25 Şubat 2010 Perşembe

Bu Oyunu Beğenemeyecek Kadar Ayık

Merhabalar Ziyayretçiler,


Hani 2009 günlükleri hazırlayacağım kendi çapımda, azıcık Mr.Pumpkin’den fikir çalacağım diyordum ya, dün yaşadığım bir enden sonra önce bir 2010 kritiği yapmam geektiğine karar kıldım. Hani “kötü oyun” vardır, bir de “hayatımda izlediğim en kötü oyun" vardır ya; burada sorgulanan bunlar.

Biraz öncesine geçelim şimdi,

Dün biyolojik saatim bozulduğu için Kimya 112 adlı dersimi kaçırmış oldum, birden bire elimde bir boş oluverdi. Değerlendirmek lazım tabii, bende oturdum “Murder, She Wrote”’u izledikten sonra kimya çalıştım. Çatı’ya giremiyordum çünkü garipleşti, bir süre yeni kayıt gönderemedim. Sonra Mr.Pumpkin ile uzun bir süre mesajlaştık, ben de günü bir şekilde yaşanılır hale getirdim. Nine’ın müziklerini indirdim, bundan daha sonra bahsedeceğim.

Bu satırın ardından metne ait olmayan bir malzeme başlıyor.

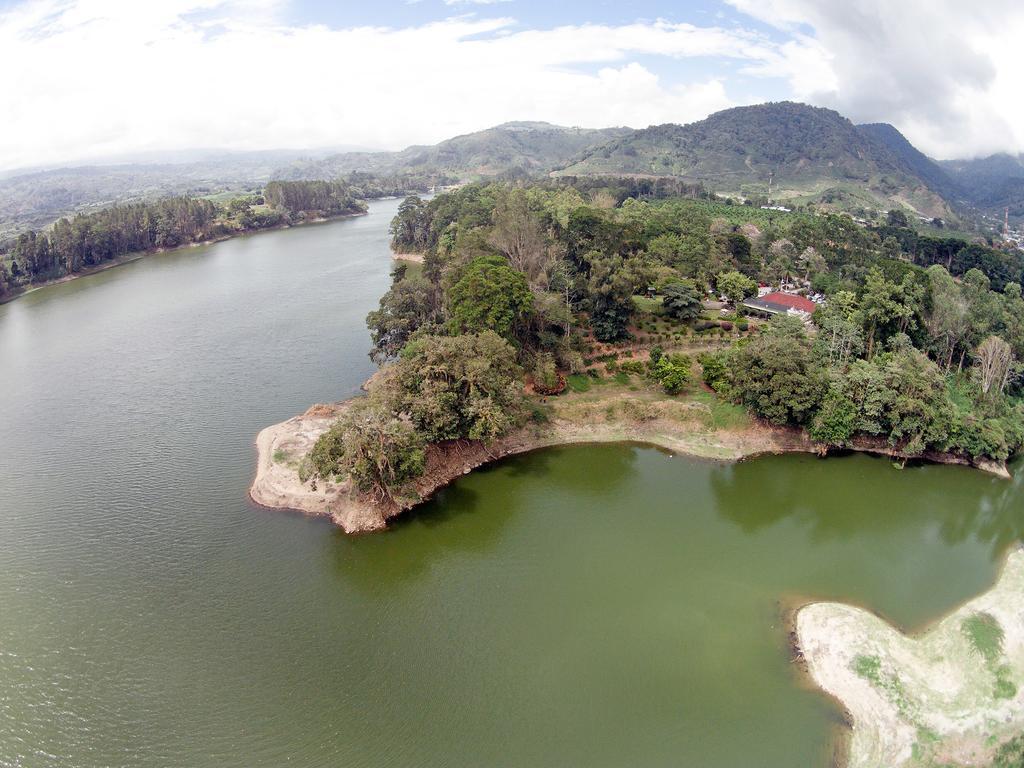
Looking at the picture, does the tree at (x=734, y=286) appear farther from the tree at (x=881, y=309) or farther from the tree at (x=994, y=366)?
Result: the tree at (x=994, y=366)

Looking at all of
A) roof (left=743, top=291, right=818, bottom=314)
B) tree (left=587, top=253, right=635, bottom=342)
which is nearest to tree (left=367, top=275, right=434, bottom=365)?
tree (left=587, top=253, right=635, bottom=342)

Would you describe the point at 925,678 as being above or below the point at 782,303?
below

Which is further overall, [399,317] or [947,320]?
[399,317]

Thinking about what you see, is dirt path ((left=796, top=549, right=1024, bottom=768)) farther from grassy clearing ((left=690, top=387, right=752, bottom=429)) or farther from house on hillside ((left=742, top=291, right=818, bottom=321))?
house on hillside ((left=742, top=291, right=818, bottom=321))

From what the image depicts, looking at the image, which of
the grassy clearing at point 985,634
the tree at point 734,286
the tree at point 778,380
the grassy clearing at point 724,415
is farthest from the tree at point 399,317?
the grassy clearing at point 985,634

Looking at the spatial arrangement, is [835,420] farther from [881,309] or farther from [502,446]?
[502,446]

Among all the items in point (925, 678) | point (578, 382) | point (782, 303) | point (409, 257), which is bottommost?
point (925, 678)

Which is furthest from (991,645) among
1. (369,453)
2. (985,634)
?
(369,453)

Oyun için vakit yaklaştığında ise Taksim’e doğru yola koyuldum. yolda liseden beri pek az rast geldiğim eski bir arkadaşla karşılaştık, ayaküstü bir sohbetin ardından ayrıldım.

Oyun Rengahenk’deydi, orada benden önce gelmiş olan Bran, Nudd, C-3PO ve Palpatine ile karşılaştım. Tiyatro Boyalı Kuş’un evvelden sadece bir kere oyununu izlemiştim, okuma tiyatrosuydu ve açıkçası hoşuma gitmişti lakin dün gece olaylar pek öyle gelişmedi. Baştan ikram ettikleri punch ile biraz gönlümü çeldiler=)[yüzsüzlük benim bu yaptığım] ama sonra beklediğimiz dar alan fazla sıcak oldu; bunlar sorun değil zaten oyun burada başladı ve iki genç adam içeri girdiler. Kimse kızmasın, paçalarından narsistlik akıyordu; hele birinin sadece röpdeşambırı eksikti elinde şampanya kadehi bile vardı; klasik Kayhan Yıldızoğlu kötü karakteri!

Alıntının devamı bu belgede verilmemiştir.